Please click the link below for Sign Up Campaign against Delhi Police’s brutalities on hundreds of thousands peaceful Satyagrathies on June 4th Night at Ram Lila Ground and please forward it to as many people as possible.

Letter To President Of India

Smt. Pratibha Patil
President of India
Rashtrapati Bhavan,
New Delhi,
India.

Honorable Smt. Pratibha Patil:

This is to express our vehement condemnation of the merciless use of force on more than a hundred thousand Indian citizens including women and children who were unarmed, sleeping, fasting and exercising only their constitutional democratic rights to draw attention of Government of India by peaceful means to skyrocketing plundering and widespread corruption, during the “Satyagraha” against corruption on Ram Lila grounds in New Delhi on June 4th 2011.

The brutality of the police revisited the atrocities committed by British colonial rulers and emergency rule of Mrs. Indira Gandhi during 1975, which many of us have personally experienced and heard from our parents. Innocent, peaceful Satyagrahis assembled were tear-gassed, beaten up in lathi-charge and trampled by thousands of violent policemen under order from the UPA government.

The state-sponsored violence in a closed compound could have even led to an uncontrollable  stampede resulting in the loss of an enormous numbers of innocent lives. This cannot be Democratic India; this cannot be Mahatma Gandhi’s India; this is not India governed by rule of law and a democratic constitution, ensuring the fundamental rights of all citizens for assembly and peaceful protest and demonstration.

These events have left the people of Indian origin around the globe, particularly here in the USA, shocked and horror-stricken. We are thoroughly embarrassed for our native land, asking in disbelief what indeed is the difference between Indian democracy under UPA leadership and the Chinese dictatorial system, where no peaceful demonstration is allowed and any legitimate criticism against the ruling Communist Party is crushed with brutal violence as in Tiananmen Square.

The irresponsible, callous, fascist and totalitarian attitude of the UPA government is evident from the fact that neither the UPA Chairperson Mrs. Sonia Gandhi nor Prime Minister Mr. Manmohan Singh considers it necessary to provide an explanation and extend an apology to the nation. The prime minister even made a ridiculous statement that there was no other way except use of violence, near the samadhi of Mahatma Gandhi himself – a global beacon of non-violence.

This display of naked power clearly appears to be yet another attempt to crush the ever-increasing strength of anti-corruption movements by the masses all over India, unfortunately implying UPA government intense desire to preserve the culture of corruption among their own political ranks and within the thoroughly corrupt bureaucracy they control.

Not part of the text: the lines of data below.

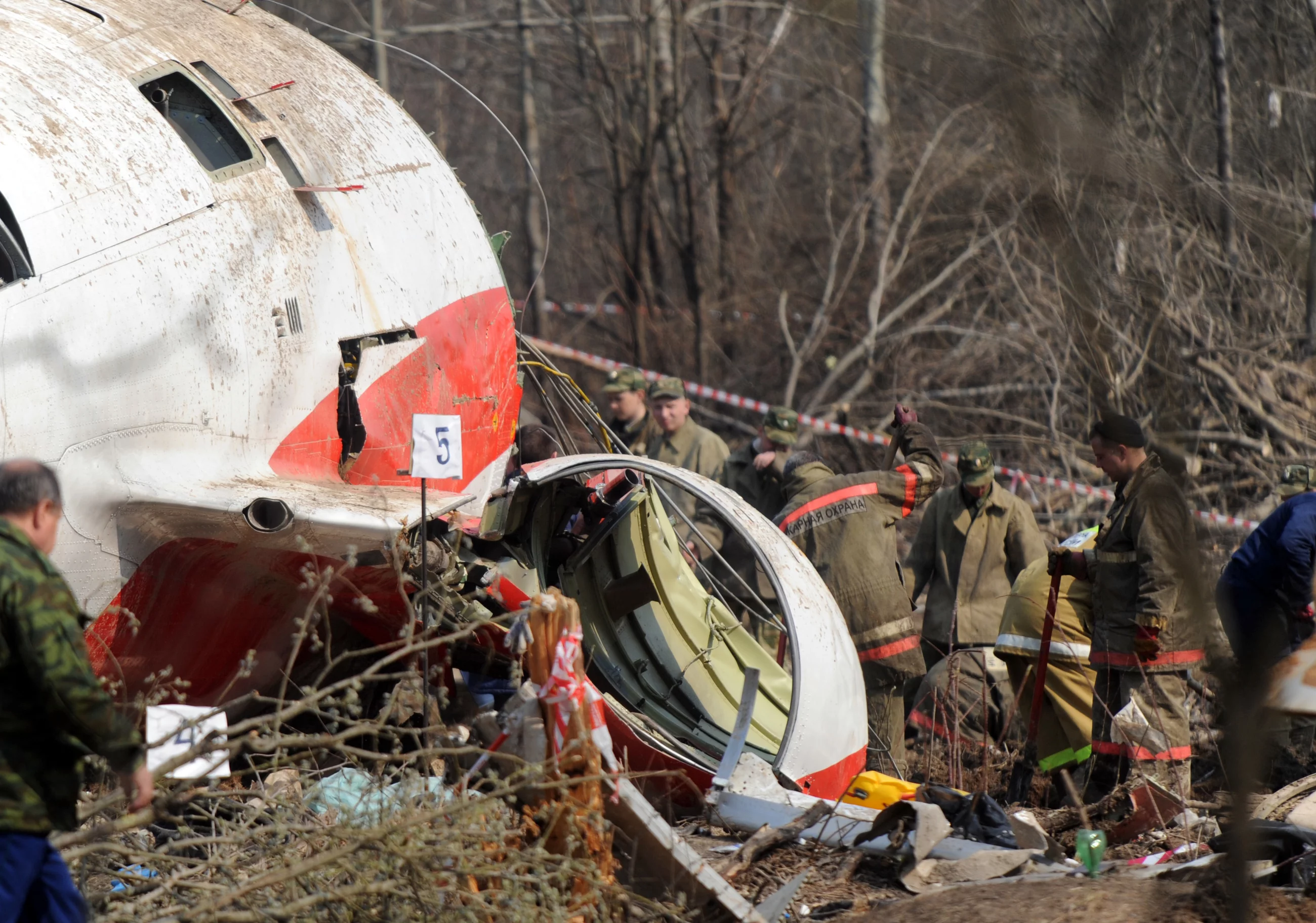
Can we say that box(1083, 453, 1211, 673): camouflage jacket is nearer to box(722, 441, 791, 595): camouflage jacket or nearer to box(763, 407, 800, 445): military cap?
box(722, 441, 791, 595): camouflage jacket

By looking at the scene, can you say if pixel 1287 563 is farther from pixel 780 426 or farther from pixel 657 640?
pixel 780 426

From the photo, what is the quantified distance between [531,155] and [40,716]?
56.1 feet

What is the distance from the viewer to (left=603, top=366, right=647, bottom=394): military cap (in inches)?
444

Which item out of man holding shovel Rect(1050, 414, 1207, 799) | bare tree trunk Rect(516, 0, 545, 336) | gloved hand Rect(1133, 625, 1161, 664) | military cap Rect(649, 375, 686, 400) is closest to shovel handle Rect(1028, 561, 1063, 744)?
man holding shovel Rect(1050, 414, 1207, 799)

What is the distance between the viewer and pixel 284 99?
257 inches

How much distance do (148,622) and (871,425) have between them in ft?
36.5

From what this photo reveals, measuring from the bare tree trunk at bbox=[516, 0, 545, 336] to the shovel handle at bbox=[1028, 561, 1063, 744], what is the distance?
485 inches

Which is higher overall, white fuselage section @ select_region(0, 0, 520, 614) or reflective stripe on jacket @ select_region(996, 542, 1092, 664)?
white fuselage section @ select_region(0, 0, 520, 614)

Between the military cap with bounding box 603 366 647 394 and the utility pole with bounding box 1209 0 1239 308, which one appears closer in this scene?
the utility pole with bounding box 1209 0 1239 308

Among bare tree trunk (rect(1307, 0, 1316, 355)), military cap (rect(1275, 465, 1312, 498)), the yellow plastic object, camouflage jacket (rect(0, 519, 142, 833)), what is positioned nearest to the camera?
bare tree trunk (rect(1307, 0, 1316, 355))

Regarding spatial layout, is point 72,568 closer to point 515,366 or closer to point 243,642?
point 243,642

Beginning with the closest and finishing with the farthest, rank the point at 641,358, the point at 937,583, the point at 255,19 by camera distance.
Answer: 1. the point at 255,19
2. the point at 937,583
3. the point at 641,358

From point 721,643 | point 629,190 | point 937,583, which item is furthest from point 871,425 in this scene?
point 721,643

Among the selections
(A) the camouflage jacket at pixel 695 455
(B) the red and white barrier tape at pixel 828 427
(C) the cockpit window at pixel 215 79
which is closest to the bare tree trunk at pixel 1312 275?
(B) the red and white barrier tape at pixel 828 427
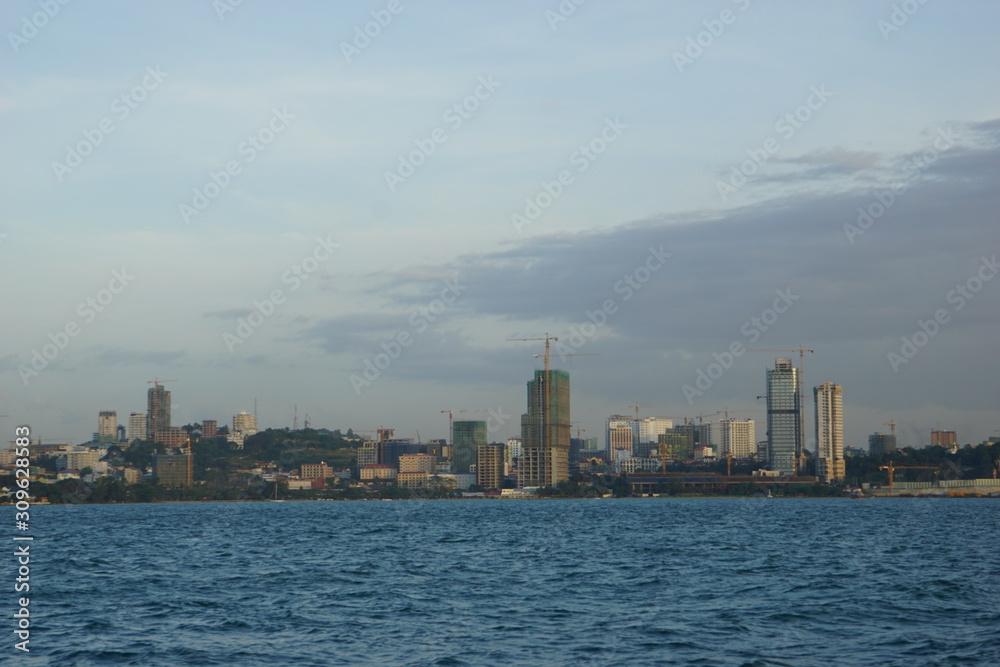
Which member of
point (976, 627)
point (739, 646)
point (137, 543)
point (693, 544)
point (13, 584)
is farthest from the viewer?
point (137, 543)

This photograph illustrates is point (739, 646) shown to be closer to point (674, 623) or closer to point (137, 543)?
point (674, 623)

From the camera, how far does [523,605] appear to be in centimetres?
4575

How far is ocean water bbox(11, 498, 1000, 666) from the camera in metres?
35.0

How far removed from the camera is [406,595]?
164 ft

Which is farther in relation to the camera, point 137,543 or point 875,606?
point 137,543

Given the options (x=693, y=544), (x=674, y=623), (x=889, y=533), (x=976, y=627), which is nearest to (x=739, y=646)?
(x=674, y=623)

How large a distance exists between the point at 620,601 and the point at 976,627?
14.8 meters

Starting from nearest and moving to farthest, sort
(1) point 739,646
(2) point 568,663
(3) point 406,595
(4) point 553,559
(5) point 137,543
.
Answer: (2) point 568,663, (1) point 739,646, (3) point 406,595, (4) point 553,559, (5) point 137,543

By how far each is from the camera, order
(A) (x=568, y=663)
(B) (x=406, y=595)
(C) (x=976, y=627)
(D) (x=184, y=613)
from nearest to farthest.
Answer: (A) (x=568, y=663), (C) (x=976, y=627), (D) (x=184, y=613), (B) (x=406, y=595)

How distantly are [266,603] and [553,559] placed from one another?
1047 inches

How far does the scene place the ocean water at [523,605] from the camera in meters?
35.0

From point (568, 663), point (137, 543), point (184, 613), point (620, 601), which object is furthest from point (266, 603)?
point (137, 543)

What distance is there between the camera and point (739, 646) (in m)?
35.8

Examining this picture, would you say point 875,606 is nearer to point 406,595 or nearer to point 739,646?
point 739,646
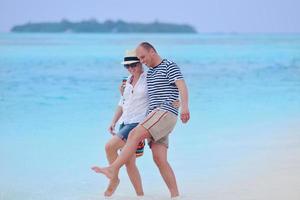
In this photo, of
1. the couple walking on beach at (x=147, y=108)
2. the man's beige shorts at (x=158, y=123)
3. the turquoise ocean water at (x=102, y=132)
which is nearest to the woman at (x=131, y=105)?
the couple walking on beach at (x=147, y=108)

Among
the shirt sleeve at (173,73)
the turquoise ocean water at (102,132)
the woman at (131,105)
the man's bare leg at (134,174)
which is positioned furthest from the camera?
the turquoise ocean water at (102,132)

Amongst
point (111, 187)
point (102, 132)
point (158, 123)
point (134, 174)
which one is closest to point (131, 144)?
point (158, 123)

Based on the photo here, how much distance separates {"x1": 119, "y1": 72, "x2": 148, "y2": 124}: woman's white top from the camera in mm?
5355

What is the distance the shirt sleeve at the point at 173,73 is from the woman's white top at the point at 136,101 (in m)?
0.20

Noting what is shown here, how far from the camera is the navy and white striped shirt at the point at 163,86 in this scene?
17.2 ft

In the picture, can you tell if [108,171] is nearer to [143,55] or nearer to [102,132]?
[143,55]

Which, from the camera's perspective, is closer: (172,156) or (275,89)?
(172,156)

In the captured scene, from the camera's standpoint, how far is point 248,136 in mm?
8523

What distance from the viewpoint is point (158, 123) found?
5230mm

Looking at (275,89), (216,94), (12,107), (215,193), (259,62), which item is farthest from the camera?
(259,62)

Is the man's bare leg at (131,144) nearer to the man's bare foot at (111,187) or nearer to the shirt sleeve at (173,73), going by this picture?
the man's bare foot at (111,187)

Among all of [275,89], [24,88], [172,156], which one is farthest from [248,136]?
[24,88]

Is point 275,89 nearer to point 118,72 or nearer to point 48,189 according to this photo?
point 118,72

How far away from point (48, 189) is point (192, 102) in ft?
20.2
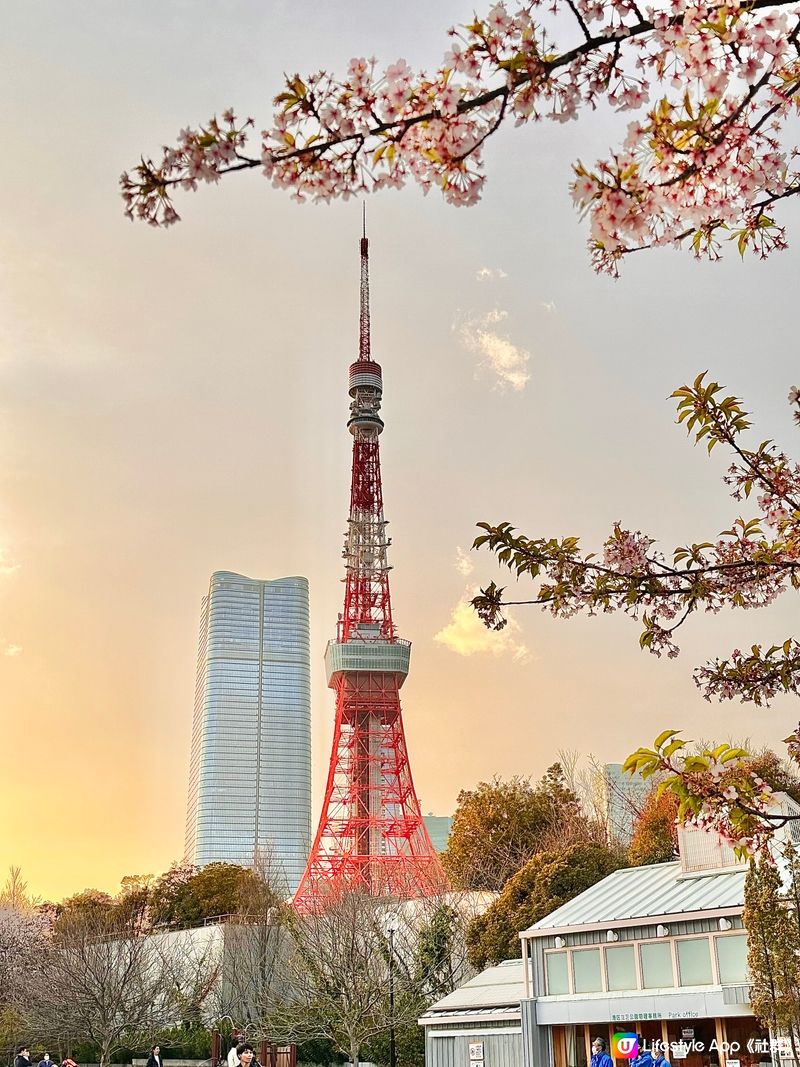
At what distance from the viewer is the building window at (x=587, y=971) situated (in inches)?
694

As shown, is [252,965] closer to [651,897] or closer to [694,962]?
[651,897]

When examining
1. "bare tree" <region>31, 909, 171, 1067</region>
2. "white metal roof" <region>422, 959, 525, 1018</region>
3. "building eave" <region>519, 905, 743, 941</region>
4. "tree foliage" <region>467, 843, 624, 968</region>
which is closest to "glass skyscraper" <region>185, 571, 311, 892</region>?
"bare tree" <region>31, 909, 171, 1067</region>

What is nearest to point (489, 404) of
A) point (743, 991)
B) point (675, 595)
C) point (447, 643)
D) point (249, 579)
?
point (447, 643)

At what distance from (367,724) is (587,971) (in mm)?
37175

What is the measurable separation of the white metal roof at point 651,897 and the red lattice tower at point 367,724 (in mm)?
18414

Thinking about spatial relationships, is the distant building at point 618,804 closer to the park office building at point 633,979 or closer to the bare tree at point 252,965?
the bare tree at point 252,965

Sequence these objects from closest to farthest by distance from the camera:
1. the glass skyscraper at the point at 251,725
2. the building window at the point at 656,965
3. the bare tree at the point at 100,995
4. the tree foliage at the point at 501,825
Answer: the building window at the point at 656,965, the bare tree at the point at 100,995, the tree foliage at the point at 501,825, the glass skyscraper at the point at 251,725

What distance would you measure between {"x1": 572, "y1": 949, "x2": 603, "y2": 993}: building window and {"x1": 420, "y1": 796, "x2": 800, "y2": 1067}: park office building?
2cm

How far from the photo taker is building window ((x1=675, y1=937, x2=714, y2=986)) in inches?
628

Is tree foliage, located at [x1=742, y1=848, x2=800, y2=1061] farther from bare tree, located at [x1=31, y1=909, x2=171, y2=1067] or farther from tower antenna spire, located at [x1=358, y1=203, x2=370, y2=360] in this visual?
tower antenna spire, located at [x1=358, y1=203, x2=370, y2=360]

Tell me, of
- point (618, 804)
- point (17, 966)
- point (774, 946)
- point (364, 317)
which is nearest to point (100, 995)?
point (17, 966)

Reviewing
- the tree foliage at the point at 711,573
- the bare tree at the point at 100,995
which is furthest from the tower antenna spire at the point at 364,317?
the tree foliage at the point at 711,573

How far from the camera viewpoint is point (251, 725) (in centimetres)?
17050

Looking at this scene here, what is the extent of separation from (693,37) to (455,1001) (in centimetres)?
2166
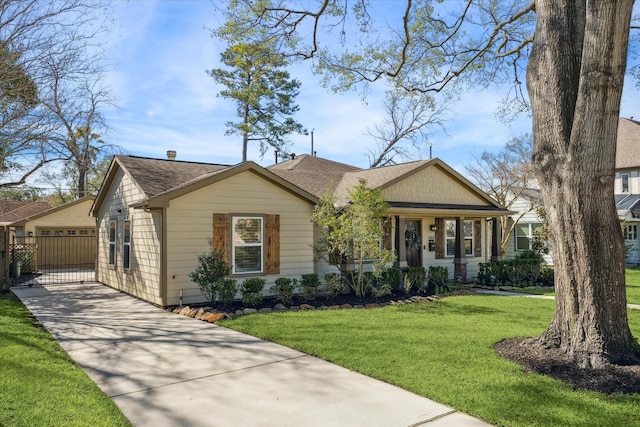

These were the actions of people who do not believe in either human rights for their citizens, freedom of speech guaranteed by the Indian Constitution or Indian values.

This is a serious threat to the fundamental rights of our brothers and sisters in India. The entire Diaspora around the globe as NRI, PIO and responsible Overseas Citizens of India (OCI) unequivocally condemn this act by the Government of India. We are convinced now more than ever as to why the UPA government is trying to brutally crush any and all peaceful anti-corruption movements. Irrespective of our political affiliation, we are totally united in expressing our disgust and anger against unconstitutional violation of democracy and human rights.

Sreemati Patil, as the President of India you have the constitutional duty to uphold democratic norms guaranteeing the freedom and inalienable right of all Indian citizens for peaceful assembly and protest, and also to dismiss a corrupt government which has clearly exhibited no desire to curb rampant corruption and hence lost all moral authority to govern the country. We fervently hope that you will restore freedom, human rights and democratic rights of the citizens by dismissing the corrupt UPA government.  People of India deserve a chance to democratically elect new leaders who will root out corruption.

Thank you for your consideration and thoughtfulness.